A recent project by scholars from the University of Birmingham has entailed a great deal of research in these records, particularly for the 17th century. One of the court cases relates to two men from Mickleton, a village in Gloucestershire, some eight miles distant from Badsey, at which Thomas Spragg, a Badsey resident, sat as commissioner.
Fisher v Perkes
The plaintiff was Sir Edward Fisher of Mickleton, Knight, who claimed that Edmund Perkes, yeoman, also of Mickleton had called him “a vagrant knight” at The Spread Eagle, and later at The Swan Inn, in Gloucester, at the time of the midsummer quarter sessions in 1636. In the presence of a gentleman and several yeomen “of credit”, Perkes had said that Fisher was “noe gentleman, and that he was as good a gentleman as Sir Edward Fisher, and that he cared not a fart nor a turd for him, and that Sir Edward Fisher was a madd man, and that neither his word nor his oath would be taken for threepence”. Process was granted on 16th June 1637.
The Commissioners meet in Gloucester
The commissioners met at The Swan Inn, Gloucester, to consider the case in January 1638. Thomas Spragg, described as a gentleman of Badsey, was one of eight commissioners appointed “to take depositions in a case of scandalous words provocative of a duel”.
They spent three days, from 9th-11th January, examining Fisher’s witnesses. In addition to Thomas Spragg, four of the commissioners were from Charingworth, Gloucestershire, one was from Gloucester and one was from Worcester. The last-named commissioner was William Millington, but there was no indication as to where he was from. It is possible that he may well have been the same William Millington who became Vicar of Badsey and Wickhamford in the 1660s.
Unfortunately, the outcome is unknown! Dr Tooker acted as counsel for Fisher and Dr Eden for Perkes. Dr Eden related material for the defence on 3rd February 1638 and sentence was appointed to be heard on 12th February; but nothing further survives in the court record.

(Challenge A)
Using the account of Fisher v Perkes, decide whether each statement agrees with it: (i) process in the case was granted in June 1637; (ii) the commissioners examined Fisher's witnesses over five days; (iii) Dr Tooker served as counsel for Perkes. Answer yes or no for each and quote the words of the account that settle it.
(Challenge B)
Transcribe the part of the account of Fisher v Perkes that opens with the words containing "A recent project" and closes with "sat as commissioner.".
(Challenge C)
Write the next part of the account of the Fisher v Perkes case, starting after its final sentence.
The data is not needed here.

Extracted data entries
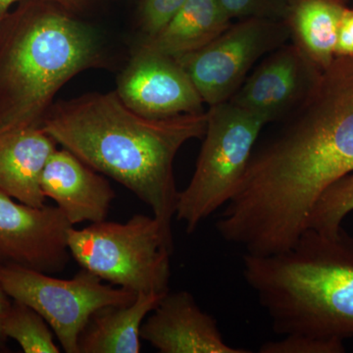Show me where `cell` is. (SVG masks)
Segmentation results:
<instances>
[{
	"label": "cell",
	"instance_id": "ac0fdd59",
	"mask_svg": "<svg viewBox=\"0 0 353 353\" xmlns=\"http://www.w3.org/2000/svg\"><path fill=\"white\" fill-rule=\"evenodd\" d=\"M7 339L15 341L26 353H59L53 331L36 310L12 301L3 326Z\"/></svg>",
	"mask_w": 353,
	"mask_h": 353
},
{
	"label": "cell",
	"instance_id": "d4e9b609",
	"mask_svg": "<svg viewBox=\"0 0 353 353\" xmlns=\"http://www.w3.org/2000/svg\"><path fill=\"white\" fill-rule=\"evenodd\" d=\"M48 1L52 2V3L63 8L64 10L74 14L80 12L83 9L87 8L90 4L94 3L95 0H48Z\"/></svg>",
	"mask_w": 353,
	"mask_h": 353
},
{
	"label": "cell",
	"instance_id": "4316f807",
	"mask_svg": "<svg viewBox=\"0 0 353 353\" xmlns=\"http://www.w3.org/2000/svg\"><path fill=\"white\" fill-rule=\"evenodd\" d=\"M146 1H148V0H139V6H141V4L145 3Z\"/></svg>",
	"mask_w": 353,
	"mask_h": 353
},
{
	"label": "cell",
	"instance_id": "5b68a950",
	"mask_svg": "<svg viewBox=\"0 0 353 353\" xmlns=\"http://www.w3.org/2000/svg\"><path fill=\"white\" fill-rule=\"evenodd\" d=\"M70 254L104 282L134 294H166L171 277L174 245L154 216L137 214L127 222L92 223L71 227Z\"/></svg>",
	"mask_w": 353,
	"mask_h": 353
},
{
	"label": "cell",
	"instance_id": "5bb4252c",
	"mask_svg": "<svg viewBox=\"0 0 353 353\" xmlns=\"http://www.w3.org/2000/svg\"><path fill=\"white\" fill-rule=\"evenodd\" d=\"M57 145L41 126L0 131V190L27 205H46L41 175Z\"/></svg>",
	"mask_w": 353,
	"mask_h": 353
},
{
	"label": "cell",
	"instance_id": "cb8c5ba5",
	"mask_svg": "<svg viewBox=\"0 0 353 353\" xmlns=\"http://www.w3.org/2000/svg\"><path fill=\"white\" fill-rule=\"evenodd\" d=\"M11 304H12V299L8 296L6 290L0 285V345L7 340L6 334H4L3 326L9 310H10Z\"/></svg>",
	"mask_w": 353,
	"mask_h": 353
},
{
	"label": "cell",
	"instance_id": "83f0119b",
	"mask_svg": "<svg viewBox=\"0 0 353 353\" xmlns=\"http://www.w3.org/2000/svg\"><path fill=\"white\" fill-rule=\"evenodd\" d=\"M2 19H3V18L0 17V25H1Z\"/></svg>",
	"mask_w": 353,
	"mask_h": 353
},
{
	"label": "cell",
	"instance_id": "4fadbf2b",
	"mask_svg": "<svg viewBox=\"0 0 353 353\" xmlns=\"http://www.w3.org/2000/svg\"><path fill=\"white\" fill-rule=\"evenodd\" d=\"M99 172L73 152L62 148L52 152L41 175V190L72 226L105 220L115 192Z\"/></svg>",
	"mask_w": 353,
	"mask_h": 353
},
{
	"label": "cell",
	"instance_id": "9c48e42d",
	"mask_svg": "<svg viewBox=\"0 0 353 353\" xmlns=\"http://www.w3.org/2000/svg\"><path fill=\"white\" fill-rule=\"evenodd\" d=\"M73 227L57 206L34 208L0 190V262L52 274L70 256L67 234Z\"/></svg>",
	"mask_w": 353,
	"mask_h": 353
},
{
	"label": "cell",
	"instance_id": "8fae6325",
	"mask_svg": "<svg viewBox=\"0 0 353 353\" xmlns=\"http://www.w3.org/2000/svg\"><path fill=\"white\" fill-rule=\"evenodd\" d=\"M116 94L125 105L148 118L203 112V101L173 57L139 46L118 77Z\"/></svg>",
	"mask_w": 353,
	"mask_h": 353
},
{
	"label": "cell",
	"instance_id": "d6986e66",
	"mask_svg": "<svg viewBox=\"0 0 353 353\" xmlns=\"http://www.w3.org/2000/svg\"><path fill=\"white\" fill-rule=\"evenodd\" d=\"M353 211V171L325 190L309 215L307 228L321 234L338 233L341 223Z\"/></svg>",
	"mask_w": 353,
	"mask_h": 353
},
{
	"label": "cell",
	"instance_id": "2e32d148",
	"mask_svg": "<svg viewBox=\"0 0 353 353\" xmlns=\"http://www.w3.org/2000/svg\"><path fill=\"white\" fill-rule=\"evenodd\" d=\"M232 25L218 0H187L154 36L141 46L166 57L178 58L211 43Z\"/></svg>",
	"mask_w": 353,
	"mask_h": 353
},
{
	"label": "cell",
	"instance_id": "e0dca14e",
	"mask_svg": "<svg viewBox=\"0 0 353 353\" xmlns=\"http://www.w3.org/2000/svg\"><path fill=\"white\" fill-rule=\"evenodd\" d=\"M350 0H290L284 23L290 39L320 69L336 57L339 28Z\"/></svg>",
	"mask_w": 353,
	"mask_h": 353
},
{
	"label": "cell",
	"instance_id": "8992f818",
	"mask_svg": "<svg viewBox=\"0 0 353 353\" xmlns=\"http://www.w3.org/2000/svg\"><path fill=\"white\" fill-rule=\"evenodd\" d=\"M206 113L196 170L179 192L176 204V220L185 224L188 234L232 199L266 125L263 118L231 101L211 105Z\"/></svg>",
	"mask_w": 353,
	"mask_h": 353
},
{
	"label": "cell",
	"instance_id": "7c38bea8",
	"mask_svg": "<svg viewBox=\"0 0 353 353\" xmlns=\"http://www.w3.org/2000/svg\"><path fill=\"white\" fill-rule=\"evenodd\" d=\"M141 340L161 353H248L225 343L213 316L189 292H167L141 328Z\"/></svg>",
	"mask_w": 353,
	"mask_h": 353
},
{
	"label": "cell",
	"instance_id": "7402d4cb",
	"mask_svg": "<svg viewBox=\"0 0 353 353\" xmlns=\"http://www.w3.org/2000/svg\"><path fill=\"white\" fill-rule=\"evenodd\" d=\"M187 0H148L139 6L141 28L145 38L157 34Z\"/></svg>",
	"mask_w": 353,
	"mask_h": 353
},
{
	"label": "cell",
	"instance_id": "277c9868",
	"mask_svg": "<svg viewBox=\"0 0 353 353\" xmlns=\"http://www.w3.org/2000/svg\"><path fill=\"white\" fill-rule=\"evenodd\" d=\"M21 2L1 22L0 131L41 126L58 90L103 61L92 27L48 0Z\"/></svg>",
	"mask_w": 353,
	"mask_h": 353
},
{
	"label": "cell",
	"instance_id": "52a82bcc",
	"mask_svg": "<svg viewBox=\"0 0 353 353\" xmlns=\"http://www.w3.org/2000/svg\"><path fill=\"white\" fill-rule=\"evenodd\" d=\"M0 285L12 301L36 310L67 353H79L81 334L102 307L127 305L138 294L103 281L85 269L69 280L13 263L0 262Z\"/></svg>",
	"mask_w": 353,
	"mask_h": 353
},
{
	"label": "cell",
	"instance_id": "44dd1931",
	"mask_svg": "<svg viewBox=\"0 0 353 353\" xmlns=\"http://www.w3.org/2000/svg\"><path fill=\"white\" fill-rule=\"evenodd\" d=\"M343 341H323L310 336L289 334L280 341H267L259 348L260 353H343Z\"/></svg>",
	"mask_w": 353,
	"mask_h": 353
},
{
	"label": "cell",
	"instance_id": "6da1fadb",
	"mask_svg": "<svg viewBox=\"0 0 353 353\" xmlns=\"http://www.w3.org/2000/svg\"><path fill=\"white\" fill-rule=\"evenodd\" d=\"M283 121L255 146L216 223L223 240L259 256L292 248L325 190L353 171V55L334 57Z\"/></svg>",
	"mask_w": 353,
	"mask_h": 353
},
{
	"label": "cell",
	"instance_id": "ba28073f",
	"mask_svg": "<svg viewBox=\"0 0 353 353\" xmlns=\"http://www.w3.org/2000/svg\"><path fill=\"white\" fill-rule=\"evenodd\" d=\"M290 39L284 21L248 18L176 61L209 106L230 101L253 65Z\"/></svg>",
	"mask_w": 353,
	"mask_h": 353
},
{
	"label": "cell",
	"instance_id": "3957f363",
	"mask_svg": "<svg viewBox=\"0 0 353 353\" xmlns=\"http://www.w3.org/2000/svg\"><path fill=\"white\" fill-rule=\"evenodd\" d=\"M243 273L281 336L323 341L353 336V234L306 229L289 250L245 253Z\"/></svg>",
	"mask_w": 353,
	"mask_h": 353
},
{
	"label": "cell",
	"instance_id": "484cf974",
	"mask_svg": "<svg viewBox=\"0 0 353 353\" xmlns=\"http://www.w3.org/2000/svg\"><path fill=\"white\" fill-rule=\"evenodd\" d=\"M23 0H0V17L4 18L8 13L9 9L16 2H21Z\"/></svg>",
	"mask_w": 353,
	"mask_h": 353
},
{
	"label": "cell",
	"instance_id": "603a6c76",
	"mask_svg": "<svg viewBox=\"0 0 353 353\" xmlns=\"http://www.w3.org/2000/svg\"><path fill=\"white\" fill-rule=\"evenodd\" d=\"M334 53L336 57L353 55V7L348 6L341 18Z\"/></svg>",
	"mask_w": 353,
	"mask_h": 353
},
{
	"label": "cell",
	"instance_id": "7a4b0ae2",
	"mask_svg": "<svg viewBox=\"0 0 353 353\" xmlns=\"http://www.w3.org/2000/svg\"><path fill=\"white\" fill-rule=\"evenodd\" d=\"M206 125V112L145 117L111 92L53 104L41 128L57 143L150 206L174 245L172 224L180 192L174 160L187 141L204 136Z\"/></svg>",
	"mask_w": 353,
	"mask_h": 353
},
{
	"label": "cell",
	"instance_id": "30bf717a",
	"mask_svg": "<svg viewBox=\"0 0 353 353\" xmlns=\"http://www.w3.org/2000/svg\"><path fill=\"white\" fill-rule=\"evenodd\" d=\"M322 71L296 44L285 43L267 54L228 101L256 114L266 124L283 121L303 105Z\"/></svg>",
	"mask_w": 353,
	"mask_h": 353
},
{
	"label": "cell",
	"instance_id": "ffe728a7",
	"mask_svg": "<svg viewBox=\"0 0 353 353\" xmlns=\"http://www.w3.org/2000/svg\"><path fill=\"white\" fill-rule=\"evenodd\" d=\"M229 19L284 20L290 0H218Z\"/></svg>",
	"mask_w": 353,
	"mask_h": 353
},
{
	"label": "cell",
	"instance_id": "9a60e30c",
	"mask_svg": "<svg viewBox=\"0 0 353 353\" xmlns=\"http://www.w3.org/2000/svg\"><path fill=\"white\" fill-rule=\"evenodd\" d=\"M166 294L141 292L127 305L95 311L79 338V353L141 352V325Z\"/></svg>",
	"mask_w": 353,
	"mask_h": 353
}]
</instances>
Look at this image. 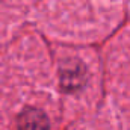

(Reply A)
(i) Yes: "Process was granted on 16th June 1637."
(ii) No: "They spent three days, from 9th-11th January, examining Fisher’s witnesses."
(iii) No: "Dr Tooker acted as counsel for Fisher and Dr Eden for Perkes."

(Reply B)
A recent project by scholars from the University of Birmingham has entailed a great deal of research in these records, particularly for the 17th century. One of the court cases relates to two men from Mickleton, a village in Gloucestershire, some eight miles distant from Badsey, at which Thomas Spragg, a Badsey resident, sat as commissioner.

(Reply C)
Sir Edward Fisher (1587-1654) was of an ancient gentry family whilst Perkes (1600-1644) was of plebeian stock. Sir Edward lived at Mickleton Manor with his wife, Mary, and family. On his death in 1654, his son, Edward, a theologian, succeeded to the estate but, finding it much encumbered, sold it in 1656. He retired to Carmarthen, but left for Ireland when his creditors found him. Edmund Perkes died in 1644. It appears that his family remained living in Mickleton as an Edmund Perkes, thought to be his son, died at Mickleton in 1693.
Who was Thomas Spragg?
Thomas Spragg does not appear to have been born in Badsey but spent most of his adult life living in the village. He was described as “gentleman” when he appeared as commissioner in 1638. He is next heard of on 22nd June 1652 when he married Marian Pigeon (née Stone), the widow of Richard Pigeon, at St James’ Church, Badsey. The Spraggs remained in Badsey for the rest of their lives, Thomas dying in 1668 and Marian in 1669. They are not thought to have had any children.
Maureen Spinks, April 2021
The Court of Chivalry records for the years 1634-1640 have been transcribed and edited by Richard Cust and Andrew Hopper. They provide abstracts, calendars and transcript of the surviving material relating to 738 cases heard in the Court of Chivalry. The records may be viewed at British History Online.